Reklama.
Karol Setniewski był piłkarzem rozpoznawalnym w swojej kategorii wiekowej. Trzynastolatek wyróżniał się talentem, który pozwalał błyszczeć w roli gracza drugiej linii młodzieżowych grup Znicza Pruszków. Niestety, wszystko zmieniło się nieco ponad tydzień temu.
Zespół z Pruszkowa rozegrał mecz z rówieśnikami z Legii Warszawa. Pojedynek chłopców z rocznika 2008 był ostatnim, w którym "Seta" wziął udział... Chłopiec po spotkaniu zaczął narzekać na silne bóle głowy.
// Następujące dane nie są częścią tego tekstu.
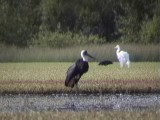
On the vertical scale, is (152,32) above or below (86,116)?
below

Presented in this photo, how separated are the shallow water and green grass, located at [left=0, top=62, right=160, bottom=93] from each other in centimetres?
23

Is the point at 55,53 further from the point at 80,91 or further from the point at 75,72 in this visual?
the point at 80,91

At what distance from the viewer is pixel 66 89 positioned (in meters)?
8.42

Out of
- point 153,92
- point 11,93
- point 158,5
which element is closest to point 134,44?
point 158,5

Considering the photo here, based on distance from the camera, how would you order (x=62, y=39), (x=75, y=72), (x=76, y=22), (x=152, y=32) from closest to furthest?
(x=75, y=72) → (x=62, y=39) → (x=152, y=32) → (x=76, y=22)

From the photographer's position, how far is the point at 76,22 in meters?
11.9

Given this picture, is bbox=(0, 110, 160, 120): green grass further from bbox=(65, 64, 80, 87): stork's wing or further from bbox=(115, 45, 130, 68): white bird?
bbox=(115, 45, 130, 68): white bird

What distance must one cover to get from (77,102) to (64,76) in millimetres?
1546

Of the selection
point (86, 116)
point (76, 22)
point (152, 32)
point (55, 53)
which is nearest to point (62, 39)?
point (55, 53)

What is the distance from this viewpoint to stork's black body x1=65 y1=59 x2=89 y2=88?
8.61 m

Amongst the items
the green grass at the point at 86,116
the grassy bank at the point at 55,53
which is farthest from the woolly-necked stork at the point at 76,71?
the green grass at the point at 86,116

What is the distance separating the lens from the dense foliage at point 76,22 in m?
10.9

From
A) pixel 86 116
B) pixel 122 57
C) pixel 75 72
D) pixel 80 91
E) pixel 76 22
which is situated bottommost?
pixel 122 57

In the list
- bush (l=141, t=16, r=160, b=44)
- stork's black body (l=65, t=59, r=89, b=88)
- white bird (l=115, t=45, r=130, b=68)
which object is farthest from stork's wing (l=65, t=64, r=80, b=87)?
bush (l=141, t=16, r=160, b=44)
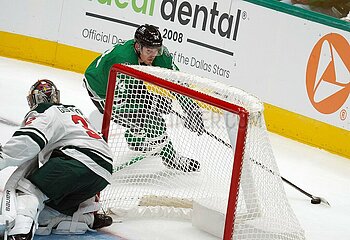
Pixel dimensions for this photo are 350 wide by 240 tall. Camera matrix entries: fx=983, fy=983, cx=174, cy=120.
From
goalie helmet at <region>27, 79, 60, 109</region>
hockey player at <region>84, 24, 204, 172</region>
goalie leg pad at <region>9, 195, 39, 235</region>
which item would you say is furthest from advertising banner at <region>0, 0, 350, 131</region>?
goalie leg pad at <region>9, 195, 39, 235</region>

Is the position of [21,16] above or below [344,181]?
above

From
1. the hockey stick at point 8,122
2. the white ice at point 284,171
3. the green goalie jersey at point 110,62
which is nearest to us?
the white ice at point 284,171

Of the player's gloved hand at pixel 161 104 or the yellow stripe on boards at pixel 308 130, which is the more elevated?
the player's gloved hand at pixel 161 104

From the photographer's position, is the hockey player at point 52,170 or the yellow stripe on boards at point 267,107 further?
the yellow stripe on boards at point 267,107

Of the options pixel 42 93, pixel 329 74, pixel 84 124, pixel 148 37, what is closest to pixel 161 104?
pixel 148 37

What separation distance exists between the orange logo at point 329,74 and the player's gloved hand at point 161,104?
198cm

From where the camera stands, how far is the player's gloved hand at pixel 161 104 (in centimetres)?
556

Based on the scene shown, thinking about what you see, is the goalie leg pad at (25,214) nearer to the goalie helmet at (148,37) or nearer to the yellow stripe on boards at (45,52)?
the goalie helmet at (148,37)

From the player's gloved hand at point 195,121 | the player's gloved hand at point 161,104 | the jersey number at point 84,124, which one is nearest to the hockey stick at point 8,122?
the player's gloved hand at point 161,104

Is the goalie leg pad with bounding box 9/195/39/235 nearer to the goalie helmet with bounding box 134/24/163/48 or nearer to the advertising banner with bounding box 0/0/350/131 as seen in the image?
the goalie helmet with bounding box 134/24/163/48

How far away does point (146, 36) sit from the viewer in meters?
6.07

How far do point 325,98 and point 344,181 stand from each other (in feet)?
2.42

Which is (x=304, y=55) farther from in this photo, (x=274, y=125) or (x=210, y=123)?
(x=210, y=123)

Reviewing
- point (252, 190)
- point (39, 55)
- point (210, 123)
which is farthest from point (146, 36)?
point (39, 55)
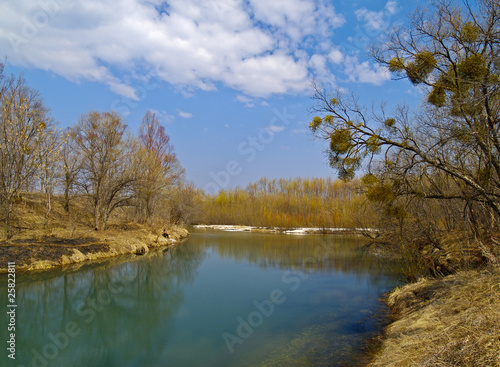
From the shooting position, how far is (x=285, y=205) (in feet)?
163

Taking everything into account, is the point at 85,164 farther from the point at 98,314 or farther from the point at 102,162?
the point at 98,314

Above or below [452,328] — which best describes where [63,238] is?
above

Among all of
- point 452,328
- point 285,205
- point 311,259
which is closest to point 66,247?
point 311,259

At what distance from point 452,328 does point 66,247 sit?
596 inches

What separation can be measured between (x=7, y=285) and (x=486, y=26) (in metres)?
14.1

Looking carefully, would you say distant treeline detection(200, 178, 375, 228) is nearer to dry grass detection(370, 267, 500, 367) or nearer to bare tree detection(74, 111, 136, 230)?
bare tree detection(74, 111, 136, 230)

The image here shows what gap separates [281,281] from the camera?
1231 cm

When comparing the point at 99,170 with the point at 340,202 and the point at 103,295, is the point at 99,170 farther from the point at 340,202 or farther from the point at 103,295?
the point at 340,202

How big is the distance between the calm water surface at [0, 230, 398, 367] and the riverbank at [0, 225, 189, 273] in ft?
3.42

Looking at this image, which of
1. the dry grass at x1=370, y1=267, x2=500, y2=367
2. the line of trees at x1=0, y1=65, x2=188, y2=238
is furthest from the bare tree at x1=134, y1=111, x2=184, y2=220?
the dry grass at x1=370, y1=267, x2=500, y2=367

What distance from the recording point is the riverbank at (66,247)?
12.3 meters

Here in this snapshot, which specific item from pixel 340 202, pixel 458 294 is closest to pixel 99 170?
pixel 458 294

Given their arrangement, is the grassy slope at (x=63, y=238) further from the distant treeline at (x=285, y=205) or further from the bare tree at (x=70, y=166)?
the distant treeline at (x=285, y=205)

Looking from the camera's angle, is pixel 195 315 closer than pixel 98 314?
Yes
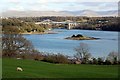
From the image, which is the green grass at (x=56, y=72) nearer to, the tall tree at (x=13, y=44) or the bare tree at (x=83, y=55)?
the bare tree at (x=83, y=55)

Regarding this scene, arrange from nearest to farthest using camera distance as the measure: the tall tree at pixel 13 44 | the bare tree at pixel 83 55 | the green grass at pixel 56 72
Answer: the green grass at pixel 56 72 → the bare tree at pixel 83 55 → the tall tree at pixel 13 44

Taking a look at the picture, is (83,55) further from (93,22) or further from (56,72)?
(93,22)

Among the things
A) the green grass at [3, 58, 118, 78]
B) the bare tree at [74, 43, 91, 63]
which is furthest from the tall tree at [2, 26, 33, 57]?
the green grass at [3, 58, 118, 78]

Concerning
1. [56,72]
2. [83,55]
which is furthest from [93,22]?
[56,72]

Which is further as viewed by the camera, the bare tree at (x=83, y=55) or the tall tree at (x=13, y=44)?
the tall tree at (x=13, y=44)

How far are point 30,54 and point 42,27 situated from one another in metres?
7.84

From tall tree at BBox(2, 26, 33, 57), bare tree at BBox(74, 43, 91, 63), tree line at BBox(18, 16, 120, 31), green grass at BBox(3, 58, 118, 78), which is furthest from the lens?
tree line at BBox(18, 16, 120, 31)

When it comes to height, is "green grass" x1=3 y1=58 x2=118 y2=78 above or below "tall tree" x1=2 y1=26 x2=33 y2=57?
below

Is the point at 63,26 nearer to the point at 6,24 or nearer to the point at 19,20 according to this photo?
the point at 19,20

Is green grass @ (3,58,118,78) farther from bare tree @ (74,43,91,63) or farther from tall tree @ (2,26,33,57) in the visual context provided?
tall tree @ (2,26,33,57)

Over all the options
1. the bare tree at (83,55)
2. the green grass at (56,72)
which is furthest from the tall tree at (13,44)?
the green grass at (56,72)

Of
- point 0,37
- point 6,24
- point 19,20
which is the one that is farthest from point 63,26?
point 0,37

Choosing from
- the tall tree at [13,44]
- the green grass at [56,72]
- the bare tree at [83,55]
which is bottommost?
the bare tree at [83,55]

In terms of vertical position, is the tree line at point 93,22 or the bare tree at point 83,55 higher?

Dzień później znalazł się w szpitalu, gdzie po przeprowadzeniu tomografii stwierdzono obrzęk mózgu, który kwalifikował się do natychmiastowej operacji.
Niestety, po wprowadzeniu w stan śpiączki farmakologicznej, chłopca nie udało się już wybudzić. W nocy z czwartku na piątek został odłączony od aparatury podtrzymującej życie.
"Straciliśmy Przyjaciela... Karol „Seta” Setniewski, lat 13. Najlepszy w roczniku 2008, najlepszy w szkole, kapitan drużyny, reprezentant kadry Mazowsza. Młody, odważny, radosny, z planami na przyszłość. Pełen pasji, radości i optymizmu. Minionej nocy odszedł od nas i dołączył do drużyny Aniołów i tam na wiecznie zielonych boiskach będzie teraz rozgrywał najlepsze mecze…Pogrążonej w żałobie Rodzinie naszego Karola składamy kondolencje i łączymy się w bólu. Wyrazy współczucia także dla Trenera i kolegów z drużyny. Do zobaczenia Kapitanie" – można przeczytać na profilu na Facebooku klubu z Pruszkowa.
Kibice opłakują tragedię w komentarzach. – Gram w Agape Białołęka 2008 "Seta" był bez wątpienia jednym z najlepszych, pamiętam jak trener ustawił nas tak żeby kryć "Setę", a on i tak sobie dawał radę. Był wszędzie na boisku strzelił nam 3 bramki w 2 meczach. Wielkie wyrazy współczucia dla rodziny i całego Znicza Pruszków, spoczywaj w pokoju – można przeczytać w jednym z wpisów.